TURNSTILE単独公演ルポ 「最高にハッピーな暴動」が生まれた理由
バンドの総合力を支える「演奏能力の高さ」
そういった多彩なリズムチェンジと硬軟自在なノリ変化を可能にする演奏能力の素晴らしさもこの日のライブでは際立っていて、特に後半ブロックへ移行する前にダニエル(・ファング:Dr)が繰り出したドラムソロは、TURNSTILEの音楽トランスフォームの歴史を証明するようなエグさだった。一打がとにかくデカく、しかし全ビートが粒立って聴こえるからこそ抑揚豊かでカラフルなドラムソロ。音楽的要素が多彩でトランジションも急激なのに体が自然と反応できる楽曲になっているのは、そのセクションとセクションの間にあるガイドが細やかだからだ。カウベルを多用するプレイもその意識の表れのひとつだろうし、クリーンで朴訥としたコーラスを増加させてきたブレンダン(・イェーツ:Vo)のボーカルスタイルも、観客を曲の中にスッと導く扉になっている。 前述したように実はオーセンティックで王道なリフの数々も、音楽要素が多彩になればなるほどTURNSTILEの心臓部分として輝く。
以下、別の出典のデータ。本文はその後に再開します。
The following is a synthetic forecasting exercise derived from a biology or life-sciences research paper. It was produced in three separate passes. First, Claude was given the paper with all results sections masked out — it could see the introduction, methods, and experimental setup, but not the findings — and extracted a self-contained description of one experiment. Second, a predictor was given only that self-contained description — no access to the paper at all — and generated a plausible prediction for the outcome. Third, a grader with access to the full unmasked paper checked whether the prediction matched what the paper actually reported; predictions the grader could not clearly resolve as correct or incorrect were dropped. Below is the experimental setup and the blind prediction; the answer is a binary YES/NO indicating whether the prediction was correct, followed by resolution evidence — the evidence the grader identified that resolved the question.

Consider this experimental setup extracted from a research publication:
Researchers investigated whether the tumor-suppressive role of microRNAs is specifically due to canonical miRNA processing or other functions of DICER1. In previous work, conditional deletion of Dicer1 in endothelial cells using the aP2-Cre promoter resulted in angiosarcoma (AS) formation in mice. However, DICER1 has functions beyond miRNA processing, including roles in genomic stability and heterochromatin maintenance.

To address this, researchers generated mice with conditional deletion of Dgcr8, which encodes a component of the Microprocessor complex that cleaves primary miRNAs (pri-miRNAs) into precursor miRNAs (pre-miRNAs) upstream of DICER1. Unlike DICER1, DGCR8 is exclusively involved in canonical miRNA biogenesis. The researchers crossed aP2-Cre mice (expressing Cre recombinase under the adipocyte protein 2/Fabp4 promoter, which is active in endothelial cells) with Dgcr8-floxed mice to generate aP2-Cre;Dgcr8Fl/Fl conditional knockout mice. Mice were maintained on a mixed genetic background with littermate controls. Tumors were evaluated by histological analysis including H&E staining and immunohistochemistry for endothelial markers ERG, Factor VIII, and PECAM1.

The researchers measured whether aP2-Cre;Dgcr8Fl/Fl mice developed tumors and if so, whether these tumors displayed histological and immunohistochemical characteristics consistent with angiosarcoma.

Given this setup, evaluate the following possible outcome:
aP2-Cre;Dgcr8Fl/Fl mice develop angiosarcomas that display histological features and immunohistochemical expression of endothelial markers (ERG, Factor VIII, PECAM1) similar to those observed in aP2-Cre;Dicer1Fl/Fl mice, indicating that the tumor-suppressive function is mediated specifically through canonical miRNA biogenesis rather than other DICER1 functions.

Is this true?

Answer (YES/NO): YES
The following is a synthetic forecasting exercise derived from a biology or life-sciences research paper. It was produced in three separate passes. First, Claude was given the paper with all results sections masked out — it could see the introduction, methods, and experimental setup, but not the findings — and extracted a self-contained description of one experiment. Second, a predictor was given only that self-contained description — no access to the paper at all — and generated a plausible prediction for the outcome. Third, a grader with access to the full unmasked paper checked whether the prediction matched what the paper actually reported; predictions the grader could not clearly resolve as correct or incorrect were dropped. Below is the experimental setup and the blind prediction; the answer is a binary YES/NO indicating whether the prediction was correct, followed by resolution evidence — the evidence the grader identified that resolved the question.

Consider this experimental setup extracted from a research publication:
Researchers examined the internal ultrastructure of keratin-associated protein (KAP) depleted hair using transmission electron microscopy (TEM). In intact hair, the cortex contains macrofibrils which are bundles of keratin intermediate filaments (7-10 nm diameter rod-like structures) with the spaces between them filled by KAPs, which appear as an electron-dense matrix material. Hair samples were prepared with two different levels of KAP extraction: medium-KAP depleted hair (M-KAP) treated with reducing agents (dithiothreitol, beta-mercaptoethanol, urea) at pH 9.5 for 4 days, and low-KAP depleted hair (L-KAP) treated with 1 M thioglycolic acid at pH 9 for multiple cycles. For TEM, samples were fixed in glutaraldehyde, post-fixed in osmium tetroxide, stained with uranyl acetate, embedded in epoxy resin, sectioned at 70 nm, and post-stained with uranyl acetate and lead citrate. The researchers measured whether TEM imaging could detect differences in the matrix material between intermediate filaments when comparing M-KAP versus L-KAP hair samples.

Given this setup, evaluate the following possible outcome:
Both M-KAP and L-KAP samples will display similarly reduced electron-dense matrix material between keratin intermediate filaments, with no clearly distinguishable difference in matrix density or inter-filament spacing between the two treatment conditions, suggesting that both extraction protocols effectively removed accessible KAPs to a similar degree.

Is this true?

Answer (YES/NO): NO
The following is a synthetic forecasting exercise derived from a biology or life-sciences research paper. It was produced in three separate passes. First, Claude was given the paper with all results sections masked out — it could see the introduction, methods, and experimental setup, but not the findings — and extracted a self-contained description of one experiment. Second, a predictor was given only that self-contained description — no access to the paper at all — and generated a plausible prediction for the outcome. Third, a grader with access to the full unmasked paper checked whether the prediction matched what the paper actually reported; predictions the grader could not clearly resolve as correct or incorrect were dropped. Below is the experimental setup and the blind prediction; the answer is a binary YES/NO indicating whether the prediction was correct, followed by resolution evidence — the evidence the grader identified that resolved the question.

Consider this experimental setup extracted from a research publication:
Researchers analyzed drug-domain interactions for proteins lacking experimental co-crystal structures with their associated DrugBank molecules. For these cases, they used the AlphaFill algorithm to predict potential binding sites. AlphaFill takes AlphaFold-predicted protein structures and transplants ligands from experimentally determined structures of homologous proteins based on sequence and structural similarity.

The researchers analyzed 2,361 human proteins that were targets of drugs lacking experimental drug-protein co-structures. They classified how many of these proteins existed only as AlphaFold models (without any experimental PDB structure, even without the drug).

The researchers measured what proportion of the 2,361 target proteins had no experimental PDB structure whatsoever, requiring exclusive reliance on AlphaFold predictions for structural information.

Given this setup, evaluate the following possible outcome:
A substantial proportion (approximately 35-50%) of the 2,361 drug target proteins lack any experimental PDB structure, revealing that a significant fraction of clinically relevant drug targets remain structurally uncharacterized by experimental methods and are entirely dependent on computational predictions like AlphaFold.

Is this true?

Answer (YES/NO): NO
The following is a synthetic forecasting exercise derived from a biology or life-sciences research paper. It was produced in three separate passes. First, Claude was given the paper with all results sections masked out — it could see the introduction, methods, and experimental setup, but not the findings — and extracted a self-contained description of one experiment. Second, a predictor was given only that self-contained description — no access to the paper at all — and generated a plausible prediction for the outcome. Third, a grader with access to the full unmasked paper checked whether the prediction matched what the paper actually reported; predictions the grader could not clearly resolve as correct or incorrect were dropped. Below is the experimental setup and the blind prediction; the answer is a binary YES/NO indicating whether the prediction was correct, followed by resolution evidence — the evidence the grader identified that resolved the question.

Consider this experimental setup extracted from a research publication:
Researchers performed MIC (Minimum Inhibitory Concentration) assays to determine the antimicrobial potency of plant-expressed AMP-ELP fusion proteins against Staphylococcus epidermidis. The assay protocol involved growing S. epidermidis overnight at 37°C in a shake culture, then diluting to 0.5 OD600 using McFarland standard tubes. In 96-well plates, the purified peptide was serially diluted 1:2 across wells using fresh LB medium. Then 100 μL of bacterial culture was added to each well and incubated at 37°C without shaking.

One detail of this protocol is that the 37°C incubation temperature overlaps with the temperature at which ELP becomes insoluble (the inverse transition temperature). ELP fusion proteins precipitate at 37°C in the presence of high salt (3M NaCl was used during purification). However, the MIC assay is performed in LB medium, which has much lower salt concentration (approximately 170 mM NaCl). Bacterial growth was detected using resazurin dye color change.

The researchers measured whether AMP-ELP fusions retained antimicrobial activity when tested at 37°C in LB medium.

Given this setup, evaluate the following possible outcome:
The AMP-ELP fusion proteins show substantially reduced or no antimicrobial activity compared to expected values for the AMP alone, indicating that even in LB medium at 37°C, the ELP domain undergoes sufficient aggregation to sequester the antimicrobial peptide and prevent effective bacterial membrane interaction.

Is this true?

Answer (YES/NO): NO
爆走するアンサンブルの中にあって、一音一音がズバリとキマるリフのキレが痛快でたまらなかった。終盤までブレない歌の安定感と、演奏の体幹の強さ。そういったそもそもの部分が強く太く聴こえてくるライヴでもあった。 ラストに鳴らされた「T.L.C.」ではブレンダンの「We need you」のひと声に合わせて100人以上がステージに駆け上がったが、Tシャツ姿のキッズに限らず、年代もファッションもバラバラな一人ひとりがバラバラなまま人民祭を繰り広げているように見えた。踊り、歌い、拳を掲げて、ひとつのイデオロギーではなくひとつの音楽に集う。それこそが音楽にとって最高の理想郷であることは言うまでもないだろう。 「Real Thing」や「Big Smile」が連打された場面ではそれこそ暴動のようなモッシュピットが描き出され、「DON’T PLAY」や「WILD WRLD」では名前のないダンスが吹き荒れ、しかしそのどれもが笑顔の交錯によってライブハウスいっぱいのFunとして伝搬していく様がひたすら美しかった。自由とは誰かの定義によるものではなく、お前が決めてお前が選ぶものなのだと。そんなことを自分で自分に刻みつけたくなるような、爆速の理想郷だった。